Retype the data below word for word, leaving out the pictures.

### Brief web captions
────────

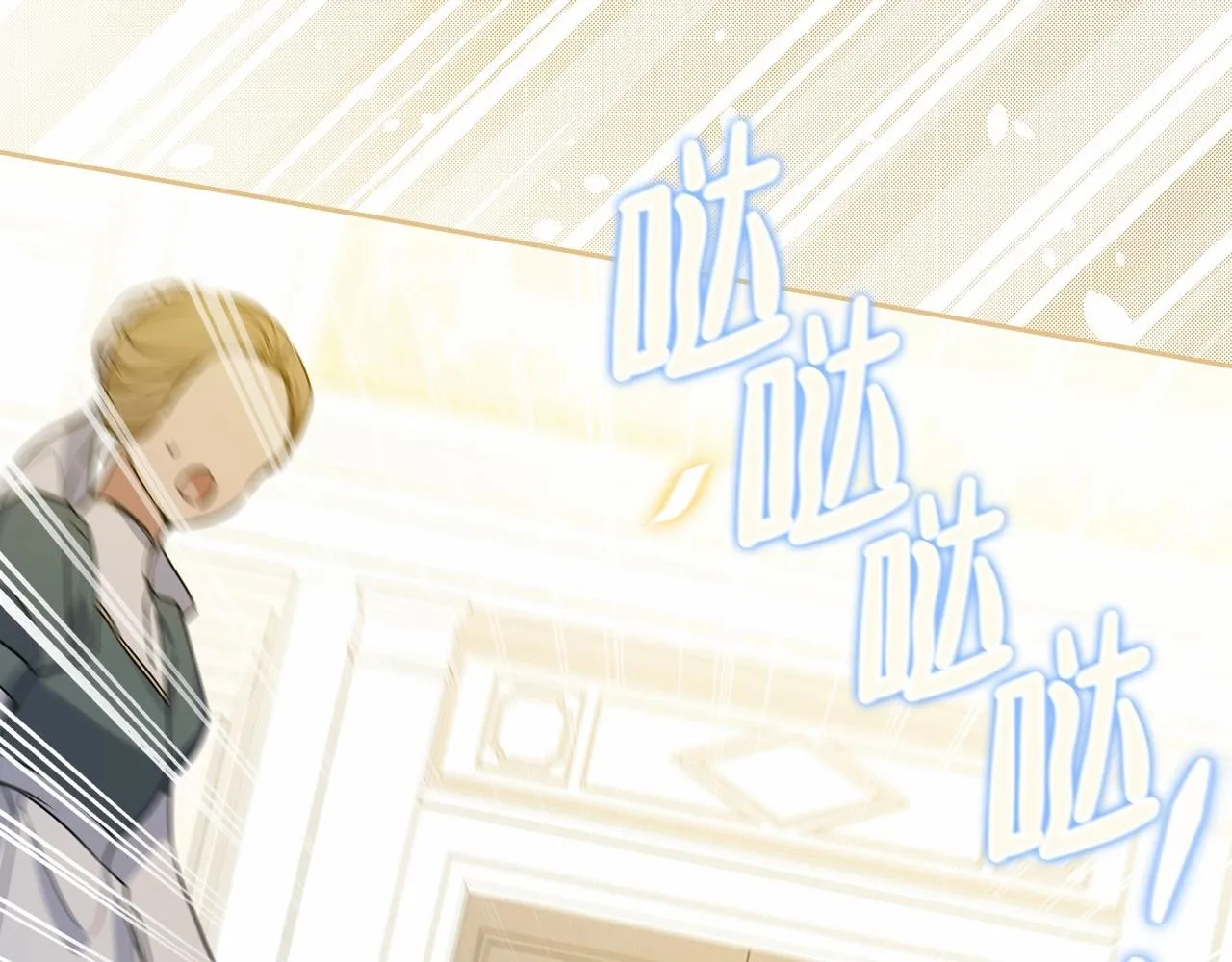第72话 最后的希望 第192页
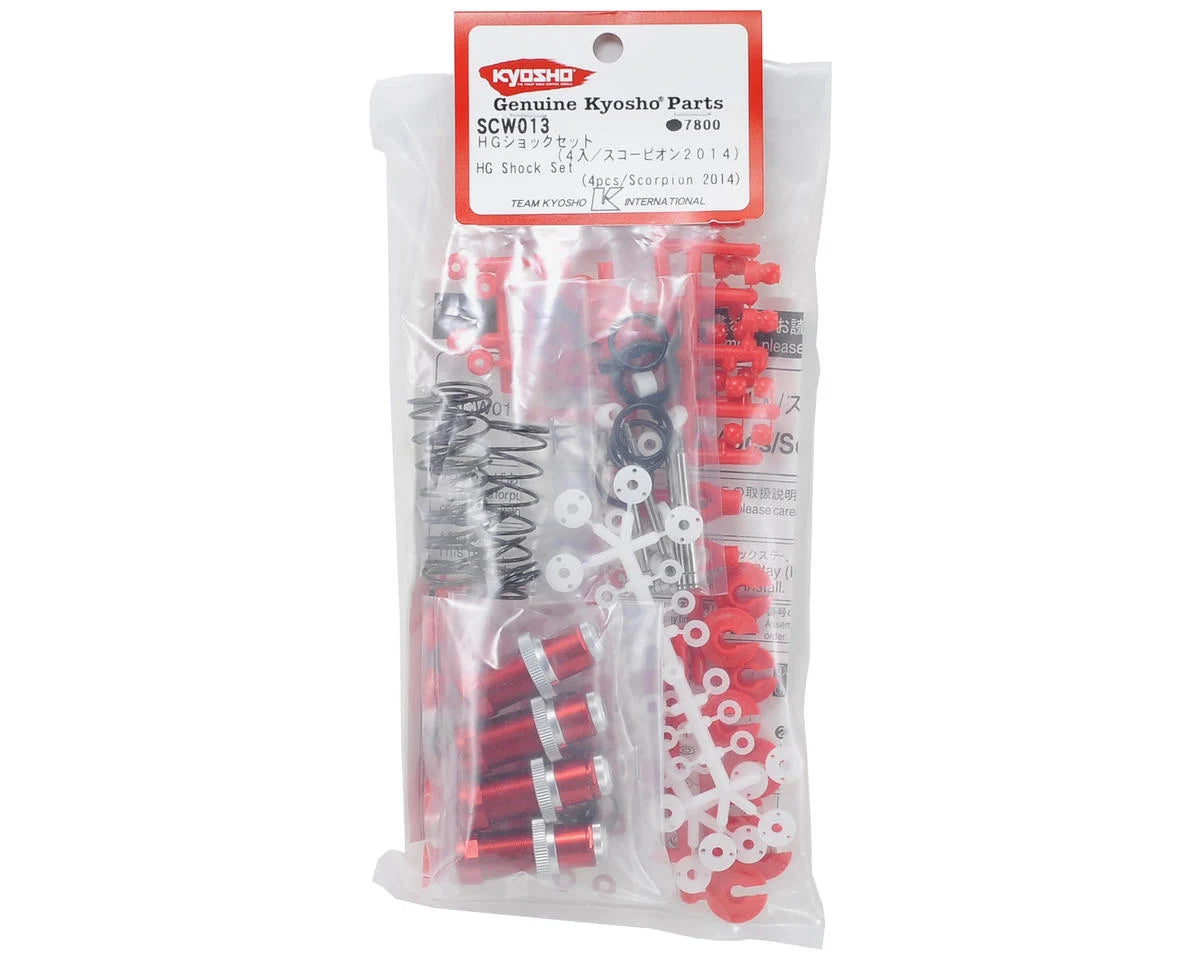 Kyosho KYOSCW013 HG Shock Set (4)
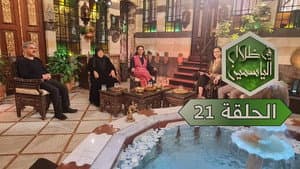 Episodio 21
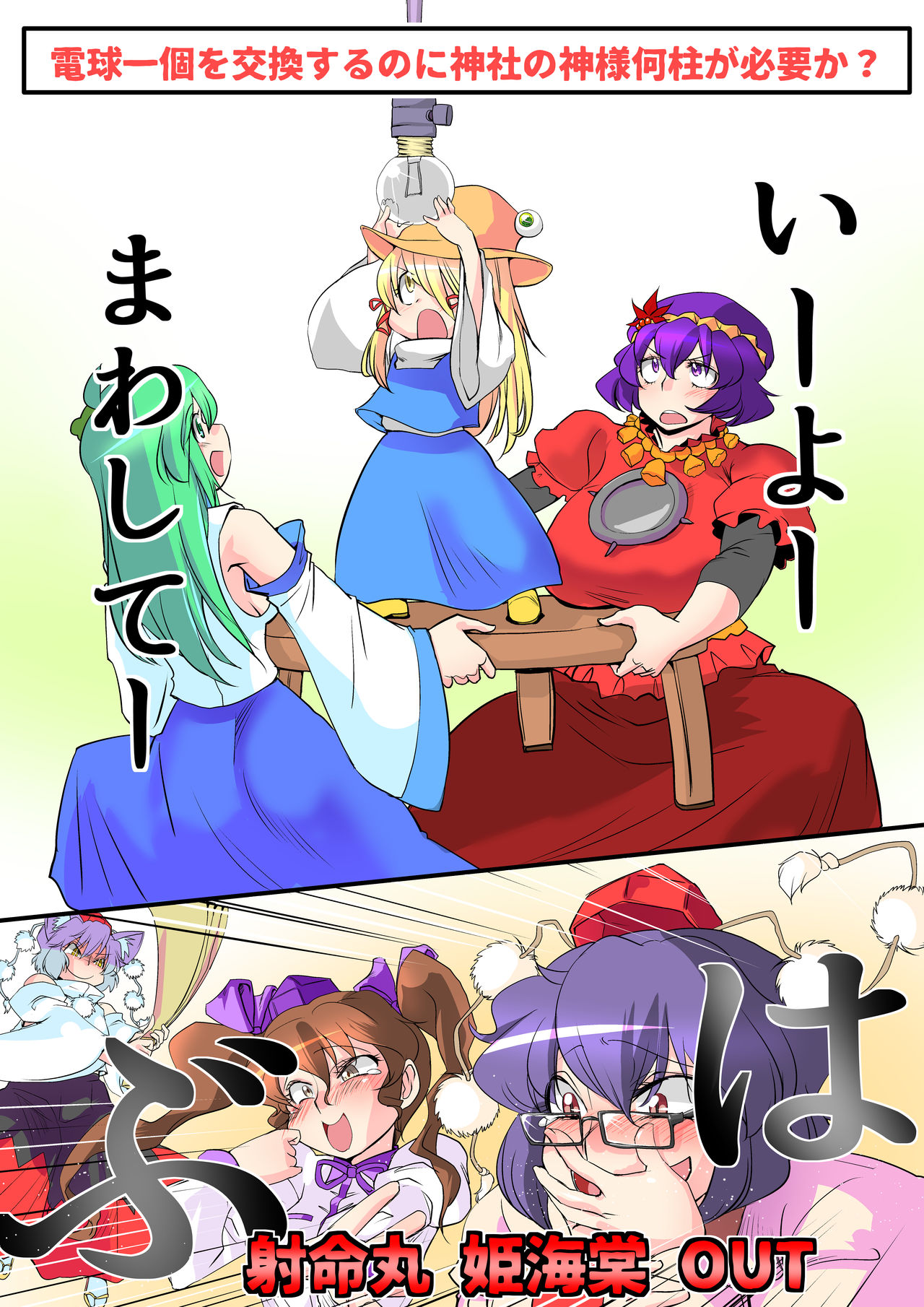 [Danna] Touhou Pragmatizer Sono 10 (Touhou Project) page 31 full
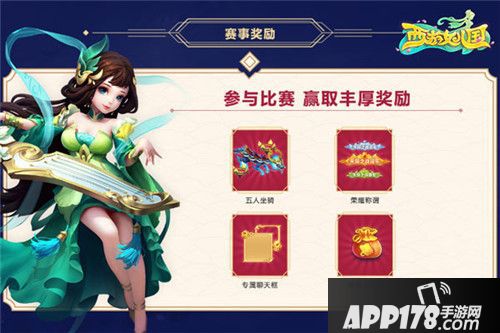 西游女儿国新神兽玄武童子11.24登场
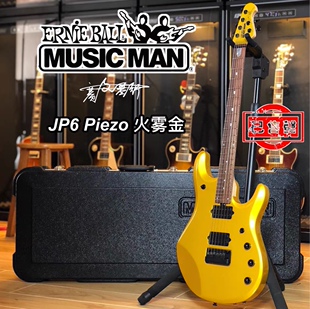 musicman JP6 顶配John Petrucci签名款，火雾金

────────

### Task output
第72话 最后的希望 第192页
 Kyosho KYOSCW013 HG Shock Set (4)
 Episodio 21
 [Danna] Touhou Pragmatizer Sono 10 (Touhou Project) page 31 full
 西游女儿国新神兽玄武童子11.24登场
 musicman JP6 顶配John Petrucci签名款，火雾金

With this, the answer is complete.